She let her lashes drift down over her eyes. “When I was seventeen, I snuck into Tampa with a girlfriend of mine. We were hanging out in the big city, loitering on the street with pretty much nothing in our pockets, when a girl came up to me, a dancer from the hottest nightclub in the city. She told me I should apply for a job there. That I could make good money.”
She twisted her hands in her lap and stared down at them. “You have to understand we were dirt-poor, my family. My father was an alcoholic, was off the job more than he was on. My mother was doing all she could to make ends meet, but her hair salon wasn’t bringing in much. So when that girl—when she told me how much money I could make dancing, I was flabbergasted. I had dance training. It was one of the few things I was able to do because the local teacher let me study without paying because she thought I had potential.”
He blinked. “So you started stripping?”
She nodded. “I made more money in a week dancing than my mother made in a month cutting hair. I took it home, paid for things. But when my father found out what I was doing, he hit the roof.” Her mouth turned down. “They weren’t making ends meet. My sister had no clothes but my money was dirty money. So he kicked me out.”
A frown creased his forehead. “How old were you?”
“Seventeen. And believe me,” she said bitterly, “nothing was ever so good. My father was not a nice drunk.”
His gaze darkened. “God, Bailey, you were a baby. How were you even allowed to be in a bar?
“I lied. Got a fake ID.”
He sat down beside her, rested his elbows on his knees and pressed his hands to his temples. “So you move from Tampa to Vegas where you go to school? And you keep stripping?”

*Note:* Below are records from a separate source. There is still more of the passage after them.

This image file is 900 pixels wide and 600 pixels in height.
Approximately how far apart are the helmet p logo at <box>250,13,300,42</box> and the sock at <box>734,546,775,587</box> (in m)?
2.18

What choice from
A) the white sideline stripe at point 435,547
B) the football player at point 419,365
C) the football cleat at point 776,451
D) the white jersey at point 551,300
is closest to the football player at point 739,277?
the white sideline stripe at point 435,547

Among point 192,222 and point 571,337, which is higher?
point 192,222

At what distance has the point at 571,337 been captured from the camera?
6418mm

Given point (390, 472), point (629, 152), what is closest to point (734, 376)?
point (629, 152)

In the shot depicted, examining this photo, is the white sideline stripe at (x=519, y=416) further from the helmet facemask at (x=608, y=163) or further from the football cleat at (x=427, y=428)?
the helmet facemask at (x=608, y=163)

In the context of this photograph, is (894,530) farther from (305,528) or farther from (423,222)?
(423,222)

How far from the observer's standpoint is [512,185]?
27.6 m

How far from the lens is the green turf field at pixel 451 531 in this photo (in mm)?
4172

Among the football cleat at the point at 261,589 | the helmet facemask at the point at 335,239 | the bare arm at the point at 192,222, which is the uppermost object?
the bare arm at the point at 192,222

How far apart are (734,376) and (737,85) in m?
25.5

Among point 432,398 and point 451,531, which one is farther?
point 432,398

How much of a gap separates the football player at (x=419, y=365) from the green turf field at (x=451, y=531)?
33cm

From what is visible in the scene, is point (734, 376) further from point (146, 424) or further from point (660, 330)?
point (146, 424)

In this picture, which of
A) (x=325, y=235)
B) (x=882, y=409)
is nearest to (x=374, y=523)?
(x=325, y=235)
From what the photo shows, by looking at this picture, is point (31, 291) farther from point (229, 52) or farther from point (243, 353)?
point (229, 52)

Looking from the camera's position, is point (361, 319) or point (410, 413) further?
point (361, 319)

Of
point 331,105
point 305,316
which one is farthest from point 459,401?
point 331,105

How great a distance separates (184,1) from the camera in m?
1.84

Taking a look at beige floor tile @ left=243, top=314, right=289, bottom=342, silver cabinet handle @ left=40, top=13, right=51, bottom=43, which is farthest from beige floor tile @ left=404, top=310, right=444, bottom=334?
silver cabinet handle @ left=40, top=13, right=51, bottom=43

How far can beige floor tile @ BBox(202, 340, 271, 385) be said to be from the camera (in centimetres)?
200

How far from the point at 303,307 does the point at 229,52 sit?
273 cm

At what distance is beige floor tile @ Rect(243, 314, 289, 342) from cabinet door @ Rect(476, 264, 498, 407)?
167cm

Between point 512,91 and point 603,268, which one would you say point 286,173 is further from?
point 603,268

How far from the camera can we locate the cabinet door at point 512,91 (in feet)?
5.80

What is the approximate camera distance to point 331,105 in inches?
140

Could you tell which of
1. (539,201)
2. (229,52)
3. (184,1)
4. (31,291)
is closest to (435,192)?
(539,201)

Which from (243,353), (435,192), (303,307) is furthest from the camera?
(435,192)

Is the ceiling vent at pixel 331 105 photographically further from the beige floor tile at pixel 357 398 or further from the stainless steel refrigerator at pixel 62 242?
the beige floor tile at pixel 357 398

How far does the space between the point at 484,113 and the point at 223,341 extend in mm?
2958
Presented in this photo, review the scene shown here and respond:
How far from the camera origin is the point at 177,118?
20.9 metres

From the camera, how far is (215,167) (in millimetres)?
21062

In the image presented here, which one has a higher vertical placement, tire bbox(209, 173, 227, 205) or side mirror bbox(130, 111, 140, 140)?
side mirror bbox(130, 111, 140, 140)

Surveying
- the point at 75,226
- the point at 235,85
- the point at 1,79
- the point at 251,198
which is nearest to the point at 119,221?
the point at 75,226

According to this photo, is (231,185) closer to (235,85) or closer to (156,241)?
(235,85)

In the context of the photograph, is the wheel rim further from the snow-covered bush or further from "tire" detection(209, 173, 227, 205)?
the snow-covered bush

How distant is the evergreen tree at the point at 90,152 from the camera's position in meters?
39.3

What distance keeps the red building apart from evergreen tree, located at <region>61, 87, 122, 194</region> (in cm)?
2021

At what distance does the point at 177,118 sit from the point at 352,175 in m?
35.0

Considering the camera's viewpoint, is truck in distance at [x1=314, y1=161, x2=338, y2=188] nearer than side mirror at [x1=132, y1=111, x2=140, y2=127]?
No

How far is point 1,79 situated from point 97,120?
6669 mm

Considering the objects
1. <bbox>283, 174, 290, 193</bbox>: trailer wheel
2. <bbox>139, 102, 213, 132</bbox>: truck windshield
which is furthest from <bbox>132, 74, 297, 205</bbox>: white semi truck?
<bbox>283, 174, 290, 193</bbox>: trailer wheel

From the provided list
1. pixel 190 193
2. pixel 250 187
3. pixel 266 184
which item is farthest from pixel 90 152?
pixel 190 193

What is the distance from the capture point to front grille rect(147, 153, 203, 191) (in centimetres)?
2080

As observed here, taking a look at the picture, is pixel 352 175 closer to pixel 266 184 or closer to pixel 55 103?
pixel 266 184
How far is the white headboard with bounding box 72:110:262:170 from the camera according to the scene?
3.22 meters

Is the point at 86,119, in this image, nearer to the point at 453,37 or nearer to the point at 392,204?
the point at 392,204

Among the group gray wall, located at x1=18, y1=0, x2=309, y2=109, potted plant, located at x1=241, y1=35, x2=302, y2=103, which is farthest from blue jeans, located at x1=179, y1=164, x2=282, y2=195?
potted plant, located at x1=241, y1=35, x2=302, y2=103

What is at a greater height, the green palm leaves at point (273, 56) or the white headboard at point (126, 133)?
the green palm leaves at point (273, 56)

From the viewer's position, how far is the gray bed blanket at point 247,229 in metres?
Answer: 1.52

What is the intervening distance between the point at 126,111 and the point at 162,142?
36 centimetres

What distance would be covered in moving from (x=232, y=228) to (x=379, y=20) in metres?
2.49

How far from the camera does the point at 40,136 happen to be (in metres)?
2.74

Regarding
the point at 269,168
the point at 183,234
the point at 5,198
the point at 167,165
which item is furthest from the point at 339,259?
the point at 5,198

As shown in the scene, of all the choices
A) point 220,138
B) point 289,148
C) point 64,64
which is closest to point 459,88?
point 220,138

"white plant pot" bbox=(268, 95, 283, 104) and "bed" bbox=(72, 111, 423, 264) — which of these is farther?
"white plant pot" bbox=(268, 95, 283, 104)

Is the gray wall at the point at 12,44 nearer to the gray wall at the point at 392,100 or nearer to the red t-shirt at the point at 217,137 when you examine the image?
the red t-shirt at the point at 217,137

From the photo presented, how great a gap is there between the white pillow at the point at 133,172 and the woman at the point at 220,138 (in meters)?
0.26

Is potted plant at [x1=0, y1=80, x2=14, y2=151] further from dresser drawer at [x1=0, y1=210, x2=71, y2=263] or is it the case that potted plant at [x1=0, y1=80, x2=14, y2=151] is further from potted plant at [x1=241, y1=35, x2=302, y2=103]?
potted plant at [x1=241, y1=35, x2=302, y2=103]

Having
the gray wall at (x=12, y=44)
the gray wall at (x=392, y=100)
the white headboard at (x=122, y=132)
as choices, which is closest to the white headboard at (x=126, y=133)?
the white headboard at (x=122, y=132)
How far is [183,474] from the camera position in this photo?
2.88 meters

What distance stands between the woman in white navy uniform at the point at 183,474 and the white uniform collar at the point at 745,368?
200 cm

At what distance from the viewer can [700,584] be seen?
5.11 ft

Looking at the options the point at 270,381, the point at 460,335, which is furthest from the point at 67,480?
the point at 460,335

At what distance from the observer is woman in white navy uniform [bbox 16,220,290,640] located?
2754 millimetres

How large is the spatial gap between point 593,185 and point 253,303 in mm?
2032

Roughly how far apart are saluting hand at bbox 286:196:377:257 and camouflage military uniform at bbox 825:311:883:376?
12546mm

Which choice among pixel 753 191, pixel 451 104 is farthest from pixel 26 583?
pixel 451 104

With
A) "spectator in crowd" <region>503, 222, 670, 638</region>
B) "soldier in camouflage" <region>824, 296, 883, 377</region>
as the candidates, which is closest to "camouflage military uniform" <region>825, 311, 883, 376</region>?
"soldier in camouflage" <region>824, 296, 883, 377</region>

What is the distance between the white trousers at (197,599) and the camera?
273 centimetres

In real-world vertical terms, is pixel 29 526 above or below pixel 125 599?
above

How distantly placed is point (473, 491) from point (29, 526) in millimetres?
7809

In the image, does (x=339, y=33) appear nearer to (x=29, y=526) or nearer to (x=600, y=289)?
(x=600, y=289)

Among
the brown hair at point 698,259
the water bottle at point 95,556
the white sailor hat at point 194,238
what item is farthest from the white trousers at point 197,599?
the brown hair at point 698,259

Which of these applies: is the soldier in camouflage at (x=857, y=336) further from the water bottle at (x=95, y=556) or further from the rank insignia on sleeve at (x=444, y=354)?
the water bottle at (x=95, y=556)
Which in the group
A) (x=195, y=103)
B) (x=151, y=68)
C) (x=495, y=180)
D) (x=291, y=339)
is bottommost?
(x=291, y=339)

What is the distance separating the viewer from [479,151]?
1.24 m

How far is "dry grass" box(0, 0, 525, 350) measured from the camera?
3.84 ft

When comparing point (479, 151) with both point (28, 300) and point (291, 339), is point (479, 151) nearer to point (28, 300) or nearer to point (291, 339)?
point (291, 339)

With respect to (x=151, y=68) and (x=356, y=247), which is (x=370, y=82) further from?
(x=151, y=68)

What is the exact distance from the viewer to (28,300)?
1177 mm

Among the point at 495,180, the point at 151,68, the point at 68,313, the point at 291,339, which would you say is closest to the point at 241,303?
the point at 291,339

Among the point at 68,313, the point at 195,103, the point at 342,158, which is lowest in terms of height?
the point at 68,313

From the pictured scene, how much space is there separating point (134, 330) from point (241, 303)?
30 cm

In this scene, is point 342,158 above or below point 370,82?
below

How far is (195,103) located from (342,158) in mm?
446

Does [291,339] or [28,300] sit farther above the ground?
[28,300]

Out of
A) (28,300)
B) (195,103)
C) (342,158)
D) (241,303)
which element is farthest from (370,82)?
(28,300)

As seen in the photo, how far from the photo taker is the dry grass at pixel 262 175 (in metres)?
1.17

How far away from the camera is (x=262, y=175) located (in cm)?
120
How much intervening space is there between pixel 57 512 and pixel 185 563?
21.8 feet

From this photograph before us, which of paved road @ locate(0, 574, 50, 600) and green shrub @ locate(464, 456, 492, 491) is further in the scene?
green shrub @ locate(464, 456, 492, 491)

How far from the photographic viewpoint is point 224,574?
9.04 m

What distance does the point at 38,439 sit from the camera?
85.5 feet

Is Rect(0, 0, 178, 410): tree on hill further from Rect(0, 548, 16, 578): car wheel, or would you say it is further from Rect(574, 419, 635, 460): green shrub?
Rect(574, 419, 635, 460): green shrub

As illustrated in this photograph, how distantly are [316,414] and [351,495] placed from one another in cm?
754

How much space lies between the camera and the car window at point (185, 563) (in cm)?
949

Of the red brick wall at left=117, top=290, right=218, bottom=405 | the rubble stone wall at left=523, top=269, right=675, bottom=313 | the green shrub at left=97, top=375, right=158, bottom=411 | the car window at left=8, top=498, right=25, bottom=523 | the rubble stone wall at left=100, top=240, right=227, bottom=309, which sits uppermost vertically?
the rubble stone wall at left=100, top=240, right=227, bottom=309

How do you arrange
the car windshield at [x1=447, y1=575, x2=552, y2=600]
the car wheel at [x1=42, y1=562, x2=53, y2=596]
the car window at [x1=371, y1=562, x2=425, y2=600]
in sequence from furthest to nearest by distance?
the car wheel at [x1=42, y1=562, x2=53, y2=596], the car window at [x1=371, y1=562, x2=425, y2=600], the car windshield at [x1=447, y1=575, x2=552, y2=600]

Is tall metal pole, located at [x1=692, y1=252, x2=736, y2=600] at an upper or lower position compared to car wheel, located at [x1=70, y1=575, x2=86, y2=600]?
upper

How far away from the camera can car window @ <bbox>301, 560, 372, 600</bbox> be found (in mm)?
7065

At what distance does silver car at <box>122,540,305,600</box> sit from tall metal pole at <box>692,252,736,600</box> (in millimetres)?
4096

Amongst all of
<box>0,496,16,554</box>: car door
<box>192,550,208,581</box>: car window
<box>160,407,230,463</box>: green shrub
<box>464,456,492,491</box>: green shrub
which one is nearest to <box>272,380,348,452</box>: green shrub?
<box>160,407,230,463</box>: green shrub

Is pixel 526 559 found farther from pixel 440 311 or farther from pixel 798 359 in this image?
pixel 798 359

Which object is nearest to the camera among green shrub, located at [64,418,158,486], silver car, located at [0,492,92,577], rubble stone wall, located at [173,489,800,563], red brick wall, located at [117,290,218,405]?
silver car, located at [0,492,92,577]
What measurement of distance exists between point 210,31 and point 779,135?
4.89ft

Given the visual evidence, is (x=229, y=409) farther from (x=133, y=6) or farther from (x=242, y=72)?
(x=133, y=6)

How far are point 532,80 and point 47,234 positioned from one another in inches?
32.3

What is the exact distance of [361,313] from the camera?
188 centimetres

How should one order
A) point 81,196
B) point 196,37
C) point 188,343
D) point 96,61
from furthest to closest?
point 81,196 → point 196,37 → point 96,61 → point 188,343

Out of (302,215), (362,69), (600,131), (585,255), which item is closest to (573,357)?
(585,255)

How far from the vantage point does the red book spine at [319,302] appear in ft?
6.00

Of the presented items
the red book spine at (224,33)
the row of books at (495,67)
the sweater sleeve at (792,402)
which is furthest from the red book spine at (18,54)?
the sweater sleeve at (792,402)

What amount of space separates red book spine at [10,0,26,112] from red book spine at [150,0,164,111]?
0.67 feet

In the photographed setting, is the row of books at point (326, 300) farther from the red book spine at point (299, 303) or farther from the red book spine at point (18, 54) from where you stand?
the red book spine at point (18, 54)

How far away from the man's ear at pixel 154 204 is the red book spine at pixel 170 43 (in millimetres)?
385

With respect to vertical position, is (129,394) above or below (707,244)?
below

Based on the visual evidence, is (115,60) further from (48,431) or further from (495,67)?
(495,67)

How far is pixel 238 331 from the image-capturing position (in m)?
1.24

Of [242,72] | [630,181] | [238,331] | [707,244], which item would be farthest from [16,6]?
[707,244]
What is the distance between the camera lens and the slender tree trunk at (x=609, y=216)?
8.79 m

“I moved there to dance. To pay my way through school. The money is fantastic in Vegas if you know what you’re doing. I danced at a couple of different clubs, learned the industry, then I landed a slot at the Red Room. Every girl wanted to work there. It was very burlesque in the way we did the shows, they had the most beautiful women, and it was where all the high rollers hung out. I made a ton of money, easily paid for school every year.”
He scrunched his face up. “Didn’t it bother you the way men looked at you?”
“Like I belonged in the bedroom?” She threw his words back at him with a lift of her chin. “It was a job, Jared. Like any other occupation. I went to work, made a lot of money and got out when I could.”
“You took your clothes off in front of strangers. That is not a normal job.”
Heat rose up inside of her, headed for the surface. “My body was all I had. That was it. My sister, Annabelle, is still in Lakeland, working a ten-dollar-an-hour job and dealing with an alcoholic husband of her own.” She stared at him, her frustration bubbling over. “I had dreams, Jared. Just like you had. Except you had a brain and I had my body so I used it.”
His gaze darkened. “You also have an incredibly sharp brain. Why didn’t you use it?”
“I didn’t know that.” Frustration grabbed at her, tore at her composure. “As far as I was concerned, I was low-income trash from the swamp. And no one ever tried to convince me differently. Not my teachers, classmates, not the girls who wouldn’t let me into their cliques… I was the poor Williams girl who was never going to amount to anything. Well, dammit, I did.”
He rubbed his hands over his eyes. “St. John is not your real name?”
She shook her head. “I changed it when I left Vegas for California.”
“Is Bailey your real name?”
“Yes. My mother named me after her favorite drink.”
His eyes widened at that. He was silent for a long time, head in his hands. When he finally looked up at her, his expression was bleak. “When you say high-end stripper, what does that mean?”
Did she do favors for her clients on the side? Something inside her retracted. Curled up before it could be killed off. Before she showed him exactly how much that hurt.
“You want to know if I slept with the men I danced for?”
“Yes,” he answered harshly.
“Would it make any difference if I said yes?” Would it make the stigma of what she’d been worse?
“Goddammit, Bailey, answer the question.”
“I danced,” she said stonily, “and then I went home and studied. Nothing more. Ever.”
He let out a long breath. “Where does Alexander Gagnon fit in all this?”
She laced her hands together and stared into the hissing, sparking fire. “Every week at the Red Room, the owner would have his favorite dancer do a special number at the end of the night. You were the star attraction, wore fancy red lingerie, got tons of tips for it. That week, he chose me.” She registered the speculative look on Jared’s face and chose to ignore it. “Alexander came to the Red Room for the first time on a Tuesday night. He gave me a huge tip and asked me to have a drink with him. For some reason, I refused. He was well-dressed, had this aura about him you couldn’t ignore, but there was something I didn’t trust. And in that business it was all about instinct.